* Yapılacak görevler
A – Karıştırılan İngilizce kelimeler yazısında "Doğru: She is" ifadesinden "empathy towards the victims." ifadesine kadar olan bölümü yazıya geçirin.
B – Karıştırılan İngilizce kelimeler yazısına göre şu soruları yanıtlayın:
(i) Sık karıştırılan kelimeler kaç örnek üzerinden incelenecek?
(ii) Türkçedeki "sempatik" için hangi İngilizce kelimeler tercih edilmeli?
(iii) "Sympathy" genellikle hangi duyguları ifade eder?
C – Karıştırılan İngilizce kelimeler yazısını, gösterilen son cümlenin ardından sürdürün.

* Metin parçası
######

Kritik

Dış haberciler yanlış anlamasın: En çok karıştırılan İngilizce kelimeler

Medyanın uluslararası kaynaklardan alıp ürettiği haber ve içeriklerde çeviri yanlışlarına sıkça rastlanıyor. Dış haberciler başta olmak üzere gazetecilerin hata yapmaması için, İngilizce dilbilgisine hâkim olmanın yanı sıra söz dağarcıklarını da genişletmesi gerekiyor.

Çünkü bazı İngilizce kelimeler, Türkçe’deki benzer görünümlü karşılıklarıyla birebir örtüşmez, hatta tam tersi anlamlara bile gelebilir. Bu yazıda, iki dil arasındaki çevirilerde sıkça karıştırılan kelimeleri, 30 örnek üstünden inceleyelim.

1. Sympathetic ≠ Sempatik

Yanlış: She is very sympathetic; everyone likes her.

Doğru: She is very friendly/likeable; everyone likes her.

Açıklama: “Sympathetic” kelimesi “sempatik” değil, “empati kurabilen, anlayışlı” anlamındadır. Türkçe’deki “sempatik” için “charming” ya da “likeable” tercih edilmeli.

2. Sympathy ≠ Sempati

Yanlış: The journalist showed sympathy towards the victims.

Doğru: The journalist showed empathy towards the victims.

Açıklama: “Sympathy” genellikle üzülme, acıma gibi duygular ifade eder. Sosyal içerikli haberlerde bu ayrım kritik olabilir.

3. Engaged: Sadece “nişanlı” değil

Doğru: They got engaged last week. (Nişanlandılar.)

######

* Sağlanan veriler

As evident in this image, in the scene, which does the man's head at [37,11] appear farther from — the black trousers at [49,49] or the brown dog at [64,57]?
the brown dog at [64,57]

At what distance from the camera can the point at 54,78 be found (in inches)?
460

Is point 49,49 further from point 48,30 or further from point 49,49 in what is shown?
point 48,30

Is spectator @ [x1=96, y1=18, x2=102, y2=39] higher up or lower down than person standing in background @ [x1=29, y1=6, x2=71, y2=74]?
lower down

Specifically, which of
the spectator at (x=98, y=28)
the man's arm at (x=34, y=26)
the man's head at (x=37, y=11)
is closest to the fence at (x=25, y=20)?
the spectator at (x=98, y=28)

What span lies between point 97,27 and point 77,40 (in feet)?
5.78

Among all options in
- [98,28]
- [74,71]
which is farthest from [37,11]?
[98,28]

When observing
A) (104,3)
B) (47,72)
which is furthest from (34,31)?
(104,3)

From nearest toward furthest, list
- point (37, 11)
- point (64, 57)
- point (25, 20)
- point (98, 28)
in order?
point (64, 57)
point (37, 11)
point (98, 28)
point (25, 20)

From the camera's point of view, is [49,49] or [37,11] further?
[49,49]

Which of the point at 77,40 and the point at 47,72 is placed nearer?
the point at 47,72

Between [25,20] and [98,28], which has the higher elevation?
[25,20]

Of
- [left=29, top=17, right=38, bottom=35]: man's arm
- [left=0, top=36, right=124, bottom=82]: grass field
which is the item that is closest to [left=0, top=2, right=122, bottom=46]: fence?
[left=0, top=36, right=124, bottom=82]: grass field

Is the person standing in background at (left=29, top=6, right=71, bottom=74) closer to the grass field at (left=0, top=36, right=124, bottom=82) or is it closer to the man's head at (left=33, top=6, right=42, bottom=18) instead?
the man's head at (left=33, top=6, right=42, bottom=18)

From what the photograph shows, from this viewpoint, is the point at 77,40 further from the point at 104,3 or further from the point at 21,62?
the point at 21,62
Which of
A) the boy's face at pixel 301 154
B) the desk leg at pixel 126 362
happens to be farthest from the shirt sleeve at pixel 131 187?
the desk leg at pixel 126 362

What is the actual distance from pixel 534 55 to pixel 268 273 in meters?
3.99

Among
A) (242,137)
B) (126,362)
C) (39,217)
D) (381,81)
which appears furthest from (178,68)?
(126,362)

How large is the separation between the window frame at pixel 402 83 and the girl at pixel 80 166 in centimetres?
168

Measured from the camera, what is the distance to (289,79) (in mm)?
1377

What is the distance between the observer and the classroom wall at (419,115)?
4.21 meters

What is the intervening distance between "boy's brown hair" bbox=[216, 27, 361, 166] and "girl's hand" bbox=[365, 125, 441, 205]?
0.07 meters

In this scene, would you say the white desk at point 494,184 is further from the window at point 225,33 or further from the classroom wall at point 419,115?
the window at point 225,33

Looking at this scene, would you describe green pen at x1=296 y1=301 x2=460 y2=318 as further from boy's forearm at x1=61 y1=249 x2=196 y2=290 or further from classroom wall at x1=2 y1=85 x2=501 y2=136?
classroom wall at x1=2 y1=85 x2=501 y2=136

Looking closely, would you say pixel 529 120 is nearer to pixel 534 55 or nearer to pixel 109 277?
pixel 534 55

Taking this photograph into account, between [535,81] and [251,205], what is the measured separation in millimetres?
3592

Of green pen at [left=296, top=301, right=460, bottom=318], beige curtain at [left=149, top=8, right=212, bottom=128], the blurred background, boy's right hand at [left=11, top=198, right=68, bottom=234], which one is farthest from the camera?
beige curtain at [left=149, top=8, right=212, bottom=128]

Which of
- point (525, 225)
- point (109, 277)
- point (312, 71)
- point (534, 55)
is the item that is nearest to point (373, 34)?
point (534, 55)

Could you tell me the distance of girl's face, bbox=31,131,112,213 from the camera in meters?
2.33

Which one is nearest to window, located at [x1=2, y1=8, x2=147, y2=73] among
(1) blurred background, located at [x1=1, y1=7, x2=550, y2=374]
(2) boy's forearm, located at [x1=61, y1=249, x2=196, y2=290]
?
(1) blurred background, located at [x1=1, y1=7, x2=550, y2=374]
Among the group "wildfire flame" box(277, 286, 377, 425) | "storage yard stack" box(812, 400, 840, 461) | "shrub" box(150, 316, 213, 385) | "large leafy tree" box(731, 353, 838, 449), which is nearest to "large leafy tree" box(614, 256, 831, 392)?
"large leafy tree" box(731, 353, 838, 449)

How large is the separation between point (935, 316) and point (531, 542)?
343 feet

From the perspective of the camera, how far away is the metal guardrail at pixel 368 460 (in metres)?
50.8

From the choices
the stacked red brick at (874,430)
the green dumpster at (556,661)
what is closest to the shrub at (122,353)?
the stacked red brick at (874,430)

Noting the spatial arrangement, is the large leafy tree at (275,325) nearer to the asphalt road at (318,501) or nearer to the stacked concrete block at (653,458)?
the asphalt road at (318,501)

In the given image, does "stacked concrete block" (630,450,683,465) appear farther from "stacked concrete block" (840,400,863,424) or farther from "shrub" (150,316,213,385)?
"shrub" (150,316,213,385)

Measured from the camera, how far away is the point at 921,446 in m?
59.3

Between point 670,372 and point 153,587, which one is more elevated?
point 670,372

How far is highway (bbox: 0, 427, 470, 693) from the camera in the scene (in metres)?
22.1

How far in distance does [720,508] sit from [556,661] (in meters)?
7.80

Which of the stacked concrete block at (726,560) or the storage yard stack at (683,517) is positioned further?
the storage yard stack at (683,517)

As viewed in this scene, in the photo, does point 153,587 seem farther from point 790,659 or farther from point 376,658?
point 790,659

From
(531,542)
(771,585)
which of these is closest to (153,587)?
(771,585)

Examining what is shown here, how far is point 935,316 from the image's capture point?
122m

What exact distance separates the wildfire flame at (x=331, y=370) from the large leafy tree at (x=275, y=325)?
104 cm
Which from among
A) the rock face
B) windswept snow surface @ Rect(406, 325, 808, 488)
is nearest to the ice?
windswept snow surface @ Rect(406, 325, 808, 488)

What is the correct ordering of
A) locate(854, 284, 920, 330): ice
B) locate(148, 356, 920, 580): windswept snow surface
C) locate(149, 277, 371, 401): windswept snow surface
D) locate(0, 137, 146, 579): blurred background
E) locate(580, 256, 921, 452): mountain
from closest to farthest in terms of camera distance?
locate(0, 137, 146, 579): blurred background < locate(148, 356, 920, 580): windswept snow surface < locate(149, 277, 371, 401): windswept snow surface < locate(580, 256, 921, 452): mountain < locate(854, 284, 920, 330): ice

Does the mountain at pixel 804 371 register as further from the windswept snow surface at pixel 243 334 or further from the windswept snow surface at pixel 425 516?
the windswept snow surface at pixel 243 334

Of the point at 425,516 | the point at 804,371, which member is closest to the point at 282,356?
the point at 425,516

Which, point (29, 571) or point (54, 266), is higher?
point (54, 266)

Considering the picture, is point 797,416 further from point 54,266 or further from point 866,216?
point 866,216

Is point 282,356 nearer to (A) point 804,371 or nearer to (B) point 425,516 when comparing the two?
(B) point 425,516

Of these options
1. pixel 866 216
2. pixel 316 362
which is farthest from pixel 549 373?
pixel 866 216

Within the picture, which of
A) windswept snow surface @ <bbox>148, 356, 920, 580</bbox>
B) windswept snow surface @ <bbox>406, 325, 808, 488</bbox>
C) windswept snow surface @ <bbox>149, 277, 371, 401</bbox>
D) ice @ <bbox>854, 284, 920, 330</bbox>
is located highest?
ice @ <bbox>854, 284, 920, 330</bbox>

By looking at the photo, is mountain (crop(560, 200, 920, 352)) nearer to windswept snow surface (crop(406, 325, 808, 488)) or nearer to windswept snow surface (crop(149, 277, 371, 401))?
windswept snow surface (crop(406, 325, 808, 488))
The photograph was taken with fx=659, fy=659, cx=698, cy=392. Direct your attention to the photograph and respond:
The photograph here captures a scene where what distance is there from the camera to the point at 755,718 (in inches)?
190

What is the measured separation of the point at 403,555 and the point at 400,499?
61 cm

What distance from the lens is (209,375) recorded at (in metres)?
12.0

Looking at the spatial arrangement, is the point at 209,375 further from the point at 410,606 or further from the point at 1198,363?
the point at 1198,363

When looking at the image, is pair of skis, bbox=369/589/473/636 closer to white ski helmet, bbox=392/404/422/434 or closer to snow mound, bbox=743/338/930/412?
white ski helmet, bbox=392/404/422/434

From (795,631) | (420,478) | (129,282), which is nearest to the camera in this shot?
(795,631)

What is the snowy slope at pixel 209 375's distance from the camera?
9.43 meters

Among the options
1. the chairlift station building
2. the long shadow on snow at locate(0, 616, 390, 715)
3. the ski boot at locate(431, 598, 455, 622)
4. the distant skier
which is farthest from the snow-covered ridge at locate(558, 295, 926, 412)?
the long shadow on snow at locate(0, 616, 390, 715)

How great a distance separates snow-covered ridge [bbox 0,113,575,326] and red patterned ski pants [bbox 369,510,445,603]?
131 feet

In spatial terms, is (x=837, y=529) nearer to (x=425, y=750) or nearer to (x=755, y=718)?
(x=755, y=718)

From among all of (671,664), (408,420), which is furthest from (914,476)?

######

* Alıştırma yanıtları
A –
Doğru: She is very friendly/likeable; everyone likes her.

Açıklama: “Sympathetic” kelimesi “sempatik” değil, “empati kurabilen, anlayışlı” anlamındadır. Türkçe’deki “sempatik” için “charming” ya da “likeable” tercih edilmeli.

2. Sympathy ≠ Sempati

Yanlış: The journalist showed sympathy towards the victims.

Doğru: The journalist showed empathy towards the victims.

B –
(i) 30 örnek
(ii) "charming" ya da "likeable"
(iii) Üzülme, acıma gibi duyguları

C –
Ancak: He is engaged in a project. (Bir işle meşgul.)

Açıklama: “Engaged” kelimesi hem özel hayatla ilgili hem de iş bağlamında kullanılabilir. Çeviri yönü fark etmeksizin, bağlam analizi yapılmadan “nişanlı” diye çevirmek yanıltıcı olur.

4. Control ≠ Kontrol etmek (denetlemek)

Yanlış: I controlled the report yesterday.

Doğru: I checked/reviewed the report yesterday.

Açıklama: “To control” İngilizce’de daha çok “yönetmek” anlamındadır. Türkçe’deki “kontrol etmek” (denetlemek, gözden geçirmek) için “check” ya da “inspect” gibi fiiller tercih edilmeli.

5. Actual ≠ Aktüel

Yanlış: The actual topic of the panel was technology trends.

Doğru: The current topic of the panel was technology trends.

Açıklama: “Actual” kelimesinin anlamı ‘gerçek, hakikî’dir. “Güncel” anlamında “current” veya “up-to-date” tercih edilmeli. “Aktüel” kelimesi ise dilimize Fransızca ‘actuel’den geçmiş.

6. Fabric ≠ Fabrika

Yanlış: The fabric closed due to the economic crisis.

Doğru: The factory closed due to the economic crisis.

Açıklama: “Fabric” kumaş demektir. “Fabrika” İngilizce’de “factory” sözcüğüyle ifade edilir.

7. Recipe ≠ Reçete

Yanlış: The doctor gave her a recipe for antibiotics.

Doğru: The doctor gave her a prescription for antibiotics.

Açıklama: “Recipe” yemek tarifidir. Tıbbî bir reçete için “prescription” kullanılmalı. Bu fark sağlık haberlerinde çeviri hatalarına neden olabilir.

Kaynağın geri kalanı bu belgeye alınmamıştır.